Utente 626XXX
Salve,
Mia mamma 73 anni 38kg ha ritirato l'esito dell tac con contrasto effettuata per dolori addominali, ulcere, diarrea cronica, dopo aver escluso tutto il resto con i piu'svariati esami.
Riporto l'esito:
Marcata e diffusa malattia ateromasica dell'aorta addominale con aspetto pluriocclusivo sia in sede sovrarenale che sottorenale. Appena sopra carrefour l'aorta presenta lime opacizzato di 5mm.diffusa ateromasia parietale mista sia calcificata che trombolipidica dell'aorta dei vasi arteriosi,ateromasico e pluristenotico sopratutto dell'asse iliaco bilaterale. Il lume opacizzato dell'arteria iliaca comune di sin e' 2,5mm e destra di 2mm. Stenosi significativa dell'origine del tronco celiaco filiformr arteria mesenterica inf.

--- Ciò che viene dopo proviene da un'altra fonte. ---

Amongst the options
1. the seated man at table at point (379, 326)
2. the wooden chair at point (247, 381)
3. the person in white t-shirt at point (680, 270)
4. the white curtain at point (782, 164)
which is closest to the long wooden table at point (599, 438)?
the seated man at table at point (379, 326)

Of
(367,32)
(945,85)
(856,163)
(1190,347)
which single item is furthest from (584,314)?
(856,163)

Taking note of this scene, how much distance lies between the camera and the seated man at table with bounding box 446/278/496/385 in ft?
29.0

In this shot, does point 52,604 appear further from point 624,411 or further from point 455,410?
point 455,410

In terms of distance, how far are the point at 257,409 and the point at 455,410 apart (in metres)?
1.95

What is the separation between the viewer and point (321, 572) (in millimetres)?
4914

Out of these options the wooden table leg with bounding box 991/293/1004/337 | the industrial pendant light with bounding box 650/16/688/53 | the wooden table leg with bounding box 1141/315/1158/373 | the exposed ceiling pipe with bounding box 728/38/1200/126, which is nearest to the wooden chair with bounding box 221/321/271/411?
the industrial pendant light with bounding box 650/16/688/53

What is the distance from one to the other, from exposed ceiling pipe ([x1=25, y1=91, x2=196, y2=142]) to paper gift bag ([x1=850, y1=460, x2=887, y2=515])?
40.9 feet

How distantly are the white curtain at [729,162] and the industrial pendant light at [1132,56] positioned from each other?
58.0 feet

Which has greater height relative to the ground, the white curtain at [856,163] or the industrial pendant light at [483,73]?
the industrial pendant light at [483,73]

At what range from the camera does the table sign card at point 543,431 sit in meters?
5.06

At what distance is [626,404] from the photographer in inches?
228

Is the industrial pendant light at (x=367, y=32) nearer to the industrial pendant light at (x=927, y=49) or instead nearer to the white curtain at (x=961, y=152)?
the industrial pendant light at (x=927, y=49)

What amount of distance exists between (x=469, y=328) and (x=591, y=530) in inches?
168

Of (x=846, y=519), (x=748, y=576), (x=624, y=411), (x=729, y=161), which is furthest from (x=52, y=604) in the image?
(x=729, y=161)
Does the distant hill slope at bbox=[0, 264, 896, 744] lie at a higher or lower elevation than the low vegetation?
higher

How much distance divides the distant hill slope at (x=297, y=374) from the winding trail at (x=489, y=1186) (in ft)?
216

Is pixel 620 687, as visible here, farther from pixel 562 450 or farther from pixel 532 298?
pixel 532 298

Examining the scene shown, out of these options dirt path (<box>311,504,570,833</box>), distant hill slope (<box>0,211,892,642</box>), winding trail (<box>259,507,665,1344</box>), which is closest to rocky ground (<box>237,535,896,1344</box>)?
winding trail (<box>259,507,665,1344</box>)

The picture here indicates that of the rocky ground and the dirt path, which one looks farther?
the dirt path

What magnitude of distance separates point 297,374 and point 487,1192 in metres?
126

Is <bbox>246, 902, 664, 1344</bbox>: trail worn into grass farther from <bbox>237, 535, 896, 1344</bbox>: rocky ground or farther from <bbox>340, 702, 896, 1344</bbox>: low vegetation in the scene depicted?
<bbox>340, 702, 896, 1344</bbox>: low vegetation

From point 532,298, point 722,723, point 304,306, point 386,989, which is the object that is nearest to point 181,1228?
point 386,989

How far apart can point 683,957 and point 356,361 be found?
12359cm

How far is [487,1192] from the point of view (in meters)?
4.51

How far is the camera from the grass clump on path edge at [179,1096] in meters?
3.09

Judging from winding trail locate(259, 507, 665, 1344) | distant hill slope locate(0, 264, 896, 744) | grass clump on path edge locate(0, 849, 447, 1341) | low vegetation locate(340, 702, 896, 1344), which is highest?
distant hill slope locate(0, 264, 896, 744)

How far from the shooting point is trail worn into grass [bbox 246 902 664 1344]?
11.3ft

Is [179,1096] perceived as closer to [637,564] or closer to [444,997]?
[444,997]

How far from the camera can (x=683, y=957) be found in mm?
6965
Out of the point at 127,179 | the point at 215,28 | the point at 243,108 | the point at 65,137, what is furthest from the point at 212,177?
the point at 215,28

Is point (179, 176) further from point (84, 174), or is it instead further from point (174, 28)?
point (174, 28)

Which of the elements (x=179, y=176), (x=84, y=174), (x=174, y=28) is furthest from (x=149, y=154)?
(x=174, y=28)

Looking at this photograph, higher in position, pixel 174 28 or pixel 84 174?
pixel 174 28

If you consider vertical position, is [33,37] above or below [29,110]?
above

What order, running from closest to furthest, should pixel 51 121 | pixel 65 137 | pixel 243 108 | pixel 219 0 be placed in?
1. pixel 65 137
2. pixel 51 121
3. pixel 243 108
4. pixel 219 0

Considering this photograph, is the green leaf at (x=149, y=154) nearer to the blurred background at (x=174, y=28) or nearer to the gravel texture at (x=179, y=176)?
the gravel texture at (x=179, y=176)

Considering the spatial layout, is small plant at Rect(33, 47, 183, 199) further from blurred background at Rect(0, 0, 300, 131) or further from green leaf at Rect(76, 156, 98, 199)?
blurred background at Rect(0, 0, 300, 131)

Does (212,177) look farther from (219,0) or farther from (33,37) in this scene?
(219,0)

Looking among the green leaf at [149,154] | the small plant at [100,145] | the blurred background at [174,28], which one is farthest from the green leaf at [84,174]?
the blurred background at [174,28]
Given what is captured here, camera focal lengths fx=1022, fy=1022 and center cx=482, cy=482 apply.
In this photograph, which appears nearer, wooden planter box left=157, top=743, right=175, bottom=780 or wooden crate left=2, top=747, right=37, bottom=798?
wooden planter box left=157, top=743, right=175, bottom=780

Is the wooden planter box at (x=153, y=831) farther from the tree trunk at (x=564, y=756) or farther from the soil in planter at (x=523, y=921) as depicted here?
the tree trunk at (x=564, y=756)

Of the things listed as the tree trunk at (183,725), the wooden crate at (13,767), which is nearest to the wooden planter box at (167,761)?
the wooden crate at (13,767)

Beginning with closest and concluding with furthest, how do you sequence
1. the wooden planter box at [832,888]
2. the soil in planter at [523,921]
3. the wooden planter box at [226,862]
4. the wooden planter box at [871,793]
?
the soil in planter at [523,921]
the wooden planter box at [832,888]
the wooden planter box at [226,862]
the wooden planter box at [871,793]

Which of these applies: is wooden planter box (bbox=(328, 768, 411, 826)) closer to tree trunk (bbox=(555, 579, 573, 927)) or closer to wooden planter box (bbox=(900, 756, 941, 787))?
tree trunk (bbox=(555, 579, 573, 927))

Meritevole di valutazione specialistica.
Giovedi ha la visita, puo'gentilmente in poche parole tradurmi il referto?.. Secondo lei sicuramente gli faranno degli stent, palloncini, by-pass?.. Ecc
Sono interventi pericolosi?, in anestesia totale?..tempi di ripresa?.. Avendo piu'occlusioni possono fare piu'interventi?.. Il refertoe' gravissimo o rimediabile?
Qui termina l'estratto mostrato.